__Tareas por realizar__:
A) Según la cita con la que empieza la novela en el fragmento sobre García Márquez, ¿qué prendas y objetos llevaba la mujer al volver a la isla? Enuméralos todos.
B) En el fragmento sobre García Márquez, resume en pocas frases el párrafo que empieza por «Ana Magdalena Bach es el personaje femenino principal» y conserva sus datos principales.
C) Escribe la continuación del fragmento sobre García Márquez a partir de su última frase.

Recuerdo con nostalgia la avidez con que leí cada novela y cada cuento de Gabriel García Márquez después de descubrirlo cuando en la asignatura de Literatura Hispanoamericana Contemporánea la profesora dedicó varias lecciones a analizar y contextualizar Cien años de soledad: «El mundo era tan reciente que muchas cosas carecían de nombre, y para mencionarlas había que señalarlas con el dedo». Con este prometedor anuncio comenzaba la inmersión en el realismo mágico, y no importaba que la estructura de la novela fuera complicada por su falta de linealidad y por la confusión aparente que producía el hecho de que los acontecimientos del pueblo de Macondo y de los personajes de igual nombre de la familia Buendía se repitieran sin fin. Una vez que se cruzaba el umbral de ese cosmos de palabras, se aceptaba sin querella la cotidianidad de lo extraño, lo irrreal, en su interpretación más poética y sublime. Era la magia irresistible de lo real maravilloso en la que García Márquez supo ahondar a lo largo de su extensa obra literaria.
Fue la añoranza de aquellas ávidas lecturas la que me incitó a comprar
En agosto nos vemos, a pesar de estar
al tanto de que García Márquez había escrito al menos cinco borradores de la
obra y había quedado tan insatisfecho que prohibió su publicación. «Volvió a la isla el viernes 16 de enero en el
transbordador de las tres de la tarde. Llevaba pantalones vaqueros, camisa de
cuadros escoceses, zapatos sencillos de tacón bajo y sin medias, una sombrilla
de raso, su bolso de mano y como único equipaje un maletín de playa»: así
comienza este cuento largo, más que novela, sobre una mujer cercana a la
cincuentena que viaja cada 16 de agosto a una isla caribeña, con algarabía de
pájaros y vuelo fantasmal de garzas en una laguna interior, para poner un ramo
de gladiolos en la tumba de su madre. Esta descripción tan minuciosa como anodina
del narrador omnisciente prosigue sin pausa una página tras otra, y causa sorpresa
primero y malestar después: ¿qué se hizo de ese inventor constante, qué de la noble
pluma de un premio Nobel?
Ana Magdalena Bach es el personaje femenino principal, plano y lleno
de lugares comunes, salpicados con etiquetas de cultura como los títulos de los
libros que lee o de la música que escucha. Luego están los amantes ocasionales,
con descripciones tan patéticas que causan vergüenza ajena: «Al cabo de una
hora larga de susurros banales empezó a explorarlo con los dedos, muy despacio,
desde el pecho hasta el bajo vientre […]. Luego volvió a buscar con los dedos
al animal en reposo, y lo encontró desalentado pero vivo. Él se lo hizo más
fácil con un cambio de posición. Ella lo reconoció con las yemas de los dedos:
el tamaño, la forma, el frenillo acezante, el glande de seda, rematado por un
dobladillo que parecía cosido con agujas de enfardelar». ¿Pretendía el autor crear
una novela erótica? Desde luego, no desde una perspectiva femenina.

__Material por examinar__:
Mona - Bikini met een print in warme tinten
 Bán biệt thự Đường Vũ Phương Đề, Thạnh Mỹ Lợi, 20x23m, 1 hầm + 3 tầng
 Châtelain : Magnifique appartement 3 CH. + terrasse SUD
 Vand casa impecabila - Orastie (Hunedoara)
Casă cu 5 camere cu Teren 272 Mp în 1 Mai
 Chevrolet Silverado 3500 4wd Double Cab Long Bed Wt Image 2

__Respuestas__:
A)
- Pantalones vaqueros
- Camisa de cuadros escoceses
- Zapatos sencillos de tacón bajo
- Sombrilla de raso
- Bolso de mano
- Maletín de playa

B) Ana Magdalena Bach, la protagonista, es un personaje plano y lleno de lugares comunes. Está adornada con etiquetas culturales, como los títulos de los libros que lee o de la música que escucha. Sus amantes ocasionales aparecen en descripciones tan patéticas que causan vergüenza ajena. Ante esto, el texto se pregunta si el autor pretendía escribir una novela erótica y responde que, en todo caso, no lo hizo desde una perspectiva femenina.

C)
A pesar de que solo son 136 páginas, me costó gran esfuerzo terminar la lectura porque el libro se me caía de las manos. Sin embargo, en nombre de tantas horas de antigua delectación, por respeto a García Márquez, me obligué a comprobar cómo terminaba ese sin sentido de la mujer burguesa que una vez al año se acuesta en la isla con quien le viene a mano para quedar más insatisfecha que antes. Parece que la justificación es que el esposo galán probablemente también tiene sus escarceos. Nada más. Todo ello se sabe porque lo cuenta con pelos y señales el narrador omnisciente. Nada se deduce, no hay posibilidad de interpretaciones en esta obra cerrada. Y al final Ana Magdalena desentierra los restos de su madre y se los lleva a casa en un saco cuando descubre que alguien aparte de ella le pone flores sobre la tumba. Eso es todo.
Concluyo afirmando que la edición está muy bien cuidada. Como
conocedora del modo de escribir de García Márquez, no me cabe duda de que el
manuscrito ha sido sometido a una edición sustancial. Para comprobarlo, no hay
más que releer sus novelas previas. En esta última no hay ninguna imperfección de
gramática ni de puntuación, lo cual es de agradecer. Con todo, declaro que debería
haberse respetado la voluntad del autor: a pesar de sus años y achaques, todavía
conservaba el gusto literario y la suficiente cabeza como para darse cuenta de
que lo que había conseguido desmerecía con mucho toda su obra anterior. Por eso
no quería que saliera a la luz. Era su derecho y tendría que haberse respetado.
Ninguna editorial de prestigio habría publicado ese manuscrito de no ir firmado
por Gabriel García Márquez, lo que aseguraba su venta.
«Poderoso caballero es don dinero», dice un refrán castellano. Ojalá en adelante dejen reposar en paz lo que reste escrito de García Márquez y no sigan desenterrando huesos sueltos para meterlos en un saco que les confiera unidad. ¿Es eso lo que hace Ana Magdalena Bach con los restos de su madre? Tal vez esta sea la alegoría final que sirva de epitafio a la obra.
Ficha bibliográfica:
Gabriel García Márquez (2024): En agosto nos vemos, ed. al cuidado de Cristóbal Pera, Barcelona: Ramdom House, 136 pp.